Paul Hogan isn't fooling anyone.
In Lightning Jack, his newest film, Hogan plays the same nice guy Australian character that he made famous in the "Crocodile" Dundee movies. In fact, the characters are so similar that this movie could have just as easily been called Crocodile Dundee Goes West.
It's as if Hogan's idea was to take the "Crocodile" out of his character's name and substitute "Lightning" in hopes of fooling audiences into thinking they were getting something new. They're not.
"Lightning" Jack Kane, named for his speed with a pistol, is an Australian outlaw who has come to America's Old West to further his bank-robbing career. The reasoning for his move is that since Australia was a colony, if you robbed a bank in one part, you'd be wanted throughout the land.
But in America, once you hit the state line, you're a free man. Although this is a rational explanation, it just came off as a method of explaining away Hogan's Aussie accent.

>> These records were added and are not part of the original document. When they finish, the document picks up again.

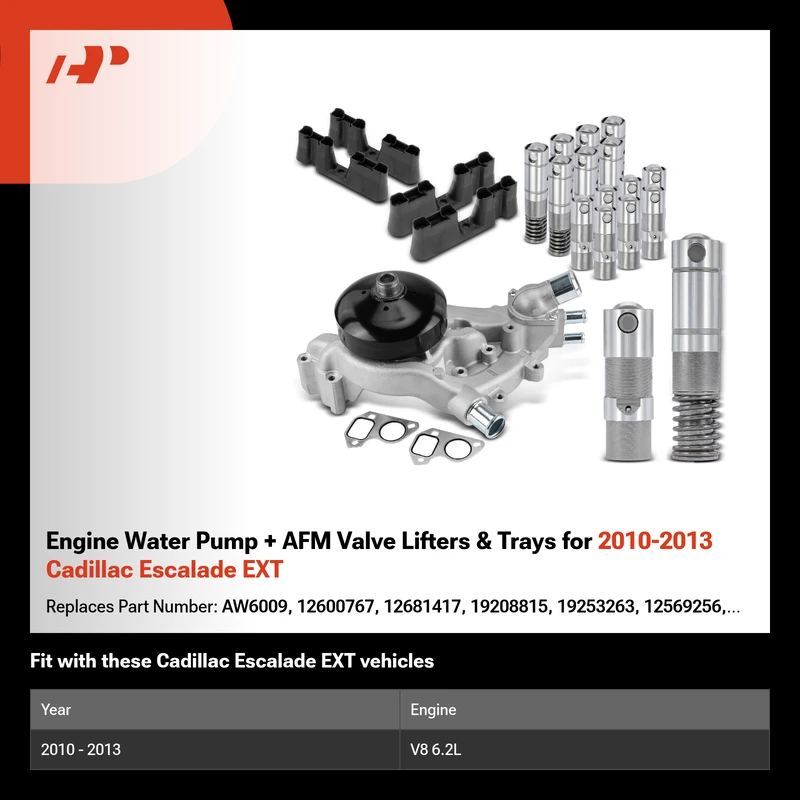 Engine Water Pump + AFM Valve Lifters & Trays for 2010-2013 Cadillac Escalade EXT

Replaces Part Number: AW6009, 12600767, 12681417, 19208815, 19253263, 12569256,...

Fit with these Cadillac Escalade EXT vehicles

| Year | Engine |
|---|---|
| 2010 - 2013 | V8 6.2L |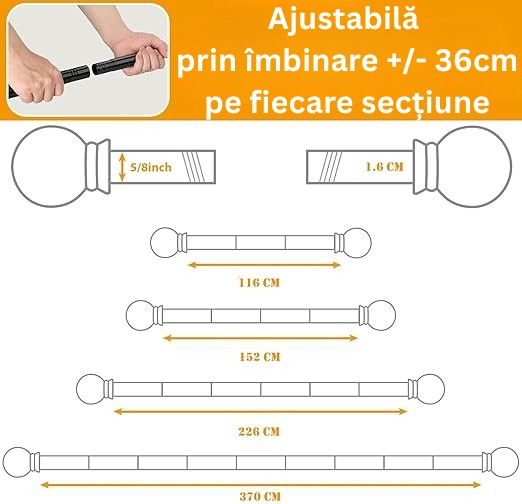 Ajustabilă
prin îmbinare +/- 36cm
pe fiecare secțiune

5/8inch

1.6 CM

116 CM

152 CM

226 CM

370 CM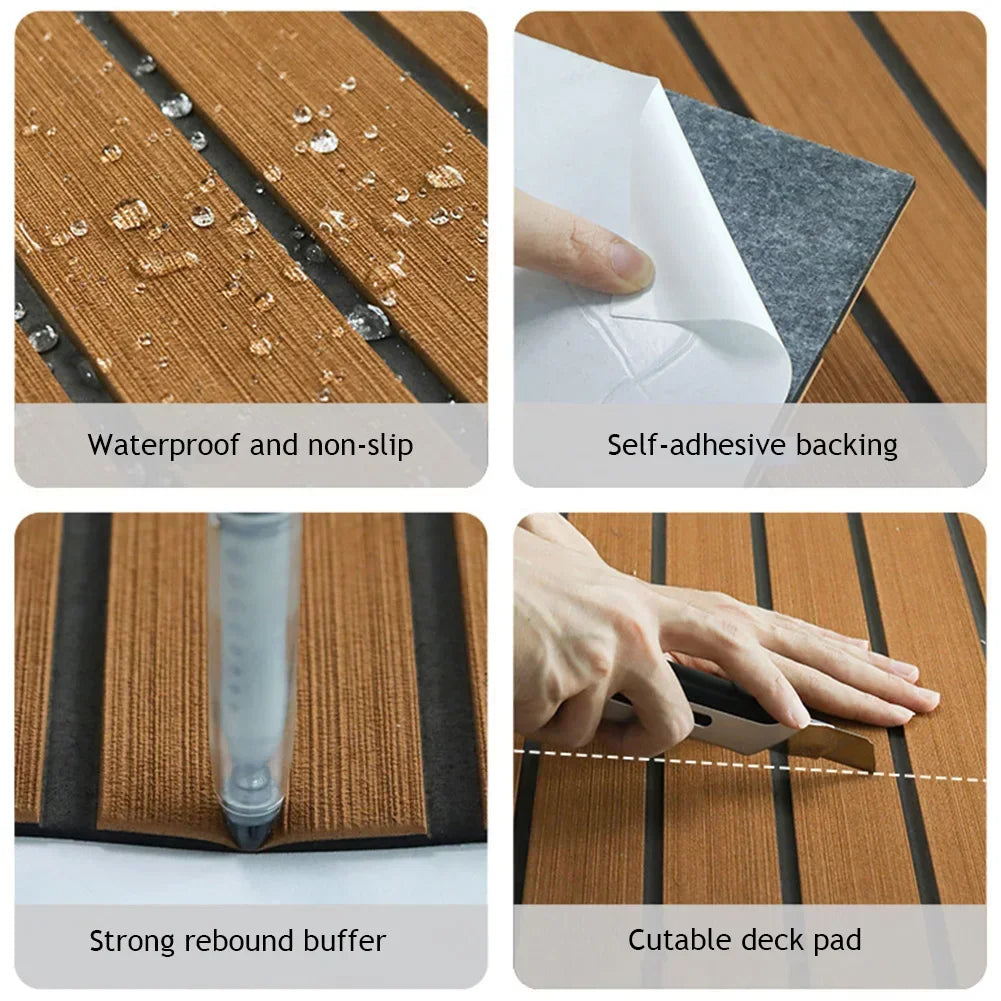 Waterproof and non-slip

Self-adhesive backing

Strong rebound buffer

Cutable deck pad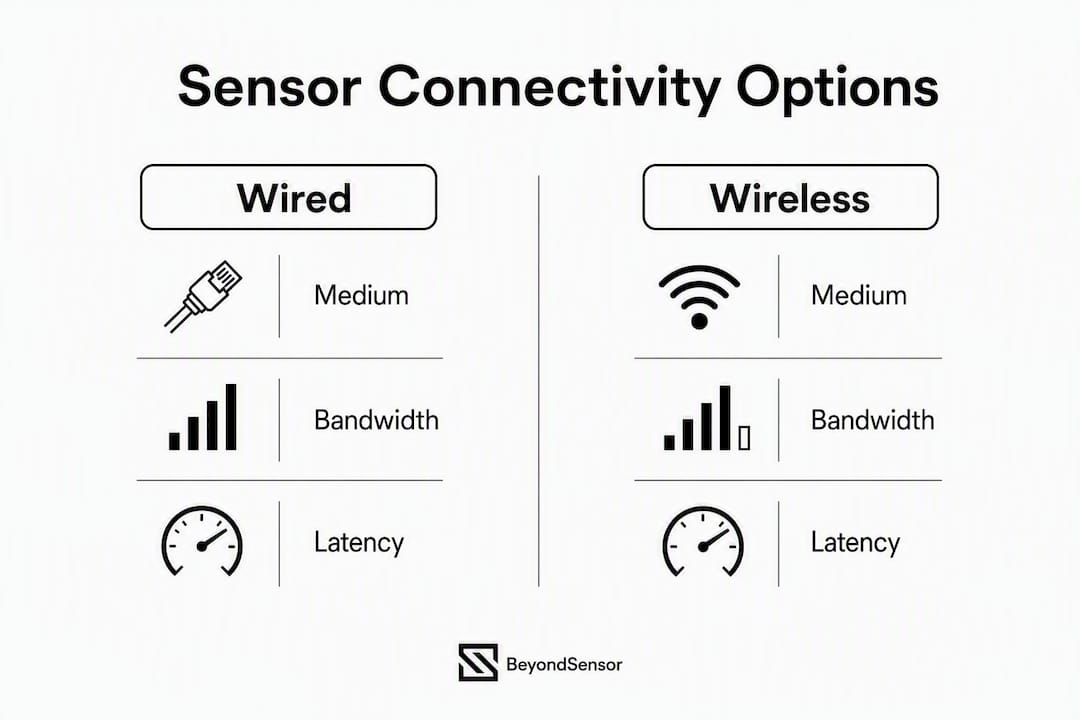 Sensor Connectivity Options

Wired

Medium

Bandwidth

Latency

Wireless

Medium

Bandwidth

Latency

BeyondSensor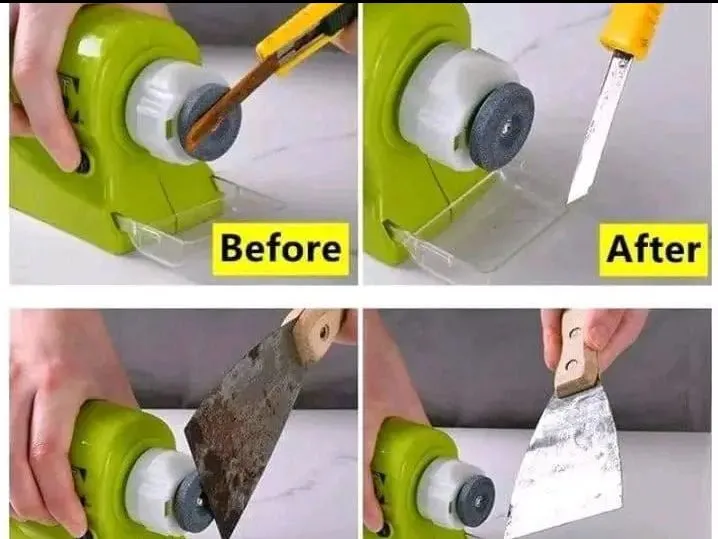 Before

After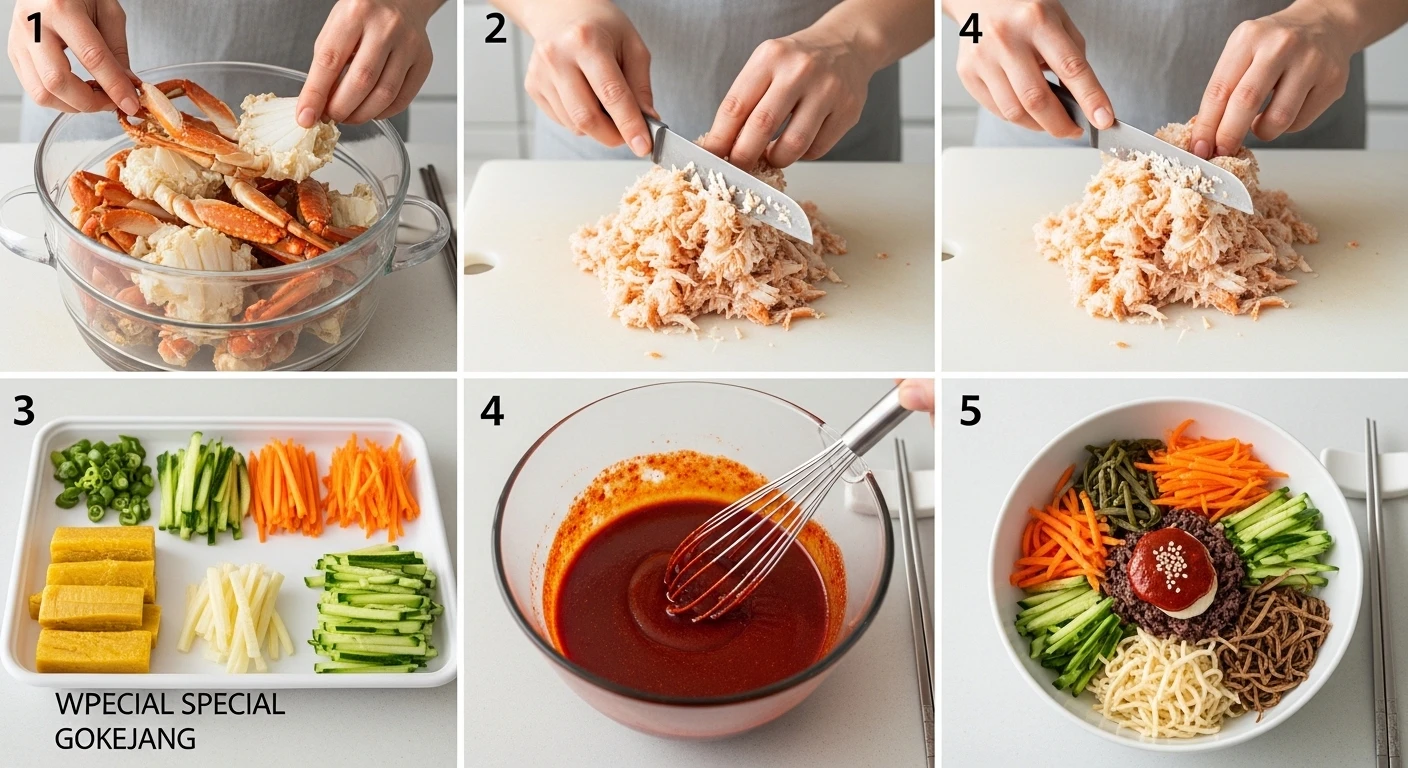 1

2

4

3

WPECIAL SPECIAL GOKEJANG

4

5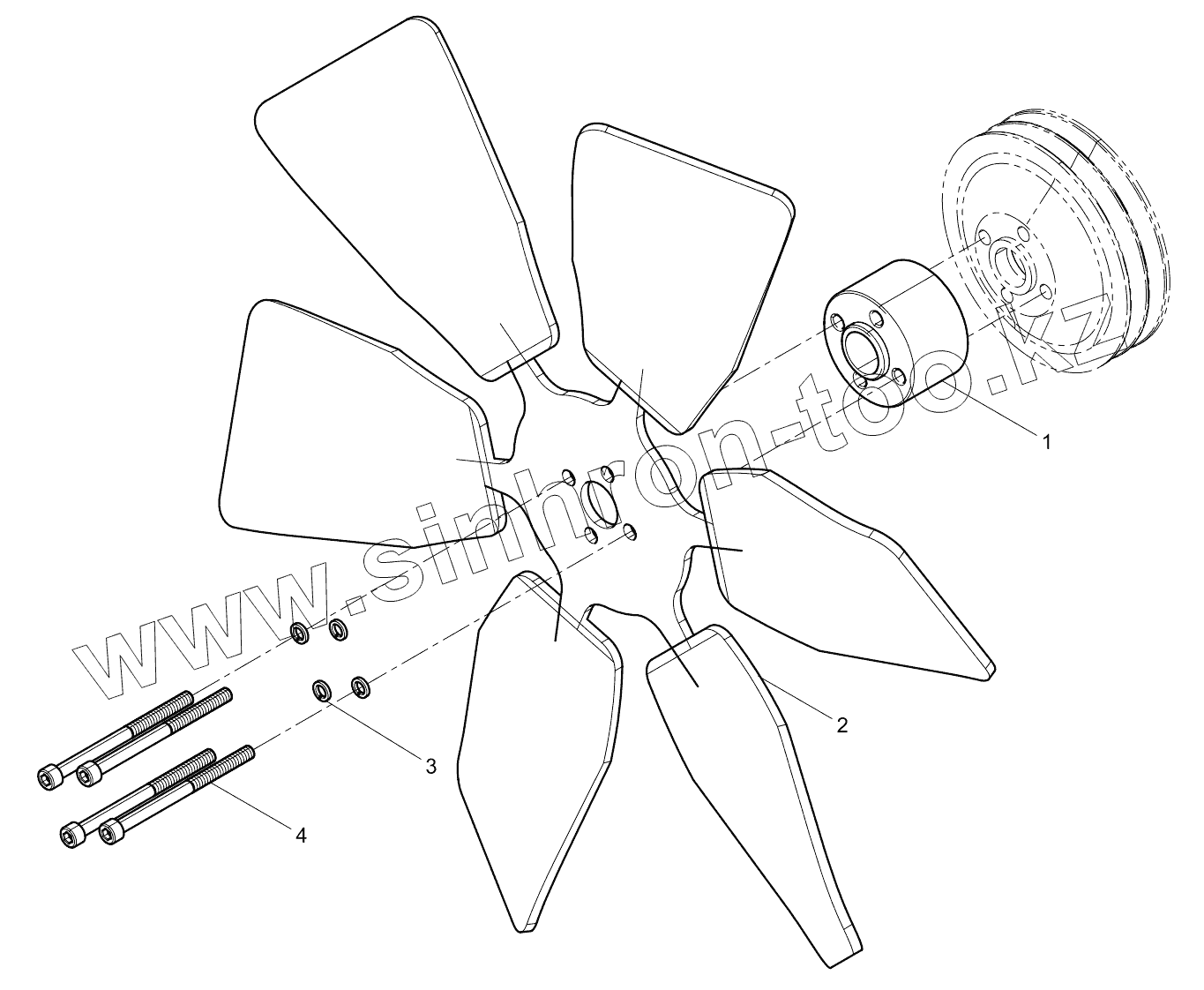 www.sinhron-too.kz

1

2

3

4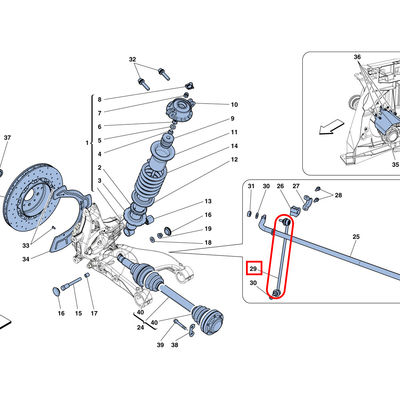 32
8
7
6
5
4
1
2
3
10
9
11
14
12
13
16
19
18
37
33
34
16
15
17
40
24
40
39
38
36
35
31
30
26
27
28
25
29
30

All that said, the movie actually is kind of funny. Jack, it seems, can't get a break. His gang is arrested in the first job they pull, and Jack only gets away by taking as hostage mute clerk Ben Doyle, who instead of being scared, wants to join Jack's gang.
Played admirably by Cuba Gooding Jr., Ben has the distinction of having no lines. But his facial expressions are highly expressive, and many of the movie's jokes stem from that one plot device.
When Ben asks to join Jack's gang, Jack laughs, "What are you going to do? Walk into a bank and write them a note?" But to show that Jack is really a nice guy, he later confides that although he'll make lots of jokes at Ben's expense, no one else will be allowed to if Ben rides with him. Awww.
But the movie's real problem lies with the script. The friendship of Jack and Ben, which should have progressed as a natural extension of the plot, actually becomes the plot. The movie meanders from one topic to another, from Ben's bungled robbery attempt to Jack's capture to the introduction of Jack's love interest Lana (an underwritten role that wastes Beverly D'Angelo's talents.)
In addition, the running gag of Jack's supernatural charms, which is funny at first, becomes so overused that it eventually becomes annoying.
Instead of choosing a plot and running with it, the film is more a series of episodes strung together as in a sketch comedy show. Hogan, who wrote the film, got his start as a comedian on just that type of program, and the lack of a cohesive plot shows it.
But the film is saved by a few noteworthy scenes. A spooky chase scene (or retreat, actually, from a tribe of Comanches) through echoey tunnels summons visions of a ride at Disney World. And watch for a cameo appearance by former Who member Roger Daltrey, who plays a bad-guy gunslinger. Daltrey is so bad he's hysterical.
Lightning Jack is basically just more of the same from Paul Hogan. It's up to you to decide whether or not that's a bad thing.